Thursday 4 July 2019

Show gardens at Hampton Court Palace Garden Festival 2019

Beautiful day for the Hampton Court Palace Garden Festival - where the predominant theme over all the show gardens is the future for gardens and managed space in the face of climate change and weather extremes. Several of the others explore how gardens can help with physical and mental rehabilitation.
My personal favourites are the Stop and Pause garden, which I think brings a real sense of balance and harmony to a small garden in a very accessible way. And of course, the Drought Tolerant Garden created in homage to Beth Chatto, who died last year. This garden was attracting huge crowds today (almost more than for the RHS garden co-created by the Duchess of Cambridge) and deservedly so - the planting is beautiful throughout, just as at the original Beth Chatto gardens in Elmstead Market.

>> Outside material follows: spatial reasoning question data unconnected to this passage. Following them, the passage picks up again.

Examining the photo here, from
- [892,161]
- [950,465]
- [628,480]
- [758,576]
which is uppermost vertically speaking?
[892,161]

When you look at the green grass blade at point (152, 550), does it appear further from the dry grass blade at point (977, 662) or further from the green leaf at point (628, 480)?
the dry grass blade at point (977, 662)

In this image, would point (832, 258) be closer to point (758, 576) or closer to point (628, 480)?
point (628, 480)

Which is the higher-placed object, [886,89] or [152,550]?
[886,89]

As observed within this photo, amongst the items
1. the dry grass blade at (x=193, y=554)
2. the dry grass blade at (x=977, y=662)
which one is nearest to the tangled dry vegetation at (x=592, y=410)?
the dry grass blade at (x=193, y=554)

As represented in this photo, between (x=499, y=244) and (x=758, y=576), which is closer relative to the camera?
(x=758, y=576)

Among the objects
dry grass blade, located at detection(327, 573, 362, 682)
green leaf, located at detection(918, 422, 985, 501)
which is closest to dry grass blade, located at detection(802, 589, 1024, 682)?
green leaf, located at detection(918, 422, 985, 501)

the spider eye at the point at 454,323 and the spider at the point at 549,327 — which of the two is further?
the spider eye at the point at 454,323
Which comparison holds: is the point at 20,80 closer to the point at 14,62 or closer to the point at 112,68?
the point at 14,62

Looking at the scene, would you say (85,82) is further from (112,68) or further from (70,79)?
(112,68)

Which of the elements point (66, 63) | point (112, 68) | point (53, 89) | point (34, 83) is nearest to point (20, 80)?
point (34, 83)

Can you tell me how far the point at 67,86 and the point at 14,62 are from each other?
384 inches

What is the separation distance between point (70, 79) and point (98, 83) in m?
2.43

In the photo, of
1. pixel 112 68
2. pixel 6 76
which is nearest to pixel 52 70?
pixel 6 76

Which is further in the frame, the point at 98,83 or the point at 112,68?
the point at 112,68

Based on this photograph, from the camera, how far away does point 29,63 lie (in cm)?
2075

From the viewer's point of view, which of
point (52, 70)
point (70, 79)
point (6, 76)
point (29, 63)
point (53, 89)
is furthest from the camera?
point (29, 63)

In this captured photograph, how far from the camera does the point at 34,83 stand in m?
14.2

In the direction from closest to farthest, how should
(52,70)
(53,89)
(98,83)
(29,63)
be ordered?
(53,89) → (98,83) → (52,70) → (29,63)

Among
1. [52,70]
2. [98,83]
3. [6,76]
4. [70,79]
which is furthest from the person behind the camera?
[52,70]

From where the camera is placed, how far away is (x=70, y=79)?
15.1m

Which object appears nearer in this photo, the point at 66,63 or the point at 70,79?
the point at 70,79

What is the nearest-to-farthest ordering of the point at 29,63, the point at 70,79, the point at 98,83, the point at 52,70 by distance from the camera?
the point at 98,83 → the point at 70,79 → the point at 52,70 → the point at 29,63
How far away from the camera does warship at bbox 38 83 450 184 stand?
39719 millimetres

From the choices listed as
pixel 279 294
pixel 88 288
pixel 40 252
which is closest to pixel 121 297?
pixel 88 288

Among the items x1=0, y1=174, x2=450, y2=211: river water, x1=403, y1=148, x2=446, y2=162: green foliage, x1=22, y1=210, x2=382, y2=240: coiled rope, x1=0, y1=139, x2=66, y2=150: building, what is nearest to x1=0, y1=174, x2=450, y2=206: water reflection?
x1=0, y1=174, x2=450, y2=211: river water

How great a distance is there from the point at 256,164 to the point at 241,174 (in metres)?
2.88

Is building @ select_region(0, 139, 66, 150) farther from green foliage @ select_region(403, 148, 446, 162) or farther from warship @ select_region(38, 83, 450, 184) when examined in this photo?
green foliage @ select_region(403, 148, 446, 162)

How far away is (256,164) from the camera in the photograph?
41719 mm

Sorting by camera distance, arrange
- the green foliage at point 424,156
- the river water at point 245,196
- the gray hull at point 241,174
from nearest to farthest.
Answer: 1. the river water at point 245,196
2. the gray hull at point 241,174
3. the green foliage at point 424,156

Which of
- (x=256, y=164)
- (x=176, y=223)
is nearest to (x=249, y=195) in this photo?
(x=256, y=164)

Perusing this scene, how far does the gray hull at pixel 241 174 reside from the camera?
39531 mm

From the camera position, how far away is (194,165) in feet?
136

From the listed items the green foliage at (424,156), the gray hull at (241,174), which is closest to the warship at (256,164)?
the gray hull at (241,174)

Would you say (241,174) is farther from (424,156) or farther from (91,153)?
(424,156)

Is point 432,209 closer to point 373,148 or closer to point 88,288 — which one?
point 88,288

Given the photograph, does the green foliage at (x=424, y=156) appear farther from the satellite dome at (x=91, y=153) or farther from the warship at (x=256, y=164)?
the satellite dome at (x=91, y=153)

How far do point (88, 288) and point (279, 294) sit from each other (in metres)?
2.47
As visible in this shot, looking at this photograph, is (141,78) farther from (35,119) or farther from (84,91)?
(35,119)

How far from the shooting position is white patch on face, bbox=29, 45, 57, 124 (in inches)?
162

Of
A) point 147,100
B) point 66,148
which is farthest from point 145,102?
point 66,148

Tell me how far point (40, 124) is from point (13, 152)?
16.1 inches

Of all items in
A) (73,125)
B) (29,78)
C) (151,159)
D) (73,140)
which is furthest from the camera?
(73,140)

Dream of the Indianos garden, which reflects the style of the gardens created by migrants returning to northern Spain at the end of the 19th century after years in the Caribbean. 

You can see many of these gardens throughout Galicia, Asturias and Cantabria on the north coats of Spain: the signature palms, and profusion of hydrangeas and agapanthus are unmistakable markers of the historic northern Spanish garden.

Beautiful planting in the Drought Tolerant garden, which attracted huge crowds throughout the day.

The Drought Tolerant garden - a tribute to Beth Chatto with many of the plants echoing those in her Dry Garden.

I loved the distinctive planting, especially this juxtaposition of bright pink Astilbe and Asarum europaeum under the birch trees (if there is a tree of the show this year, it would be Betula and all its varieties)

The Stop and Pause Garden, inspired by meditation and the various ways in which it can be practised. A lovely calm space, beautifully balanced.


Now this is how to build a vertical succulent garden: a show-stopping display at Surreal Succulents in the Floral Marquee

Another garden with planting designed to adapt to increasingly dry and unpredictable conditions: fascinatingly diverse planting in the Thames Water Flourishing Future Garden. 

A beautiful, accessible space with lovely planting: the Urban Pollinator garden concentrates on plants which encourage visiting pollinators, especially bees.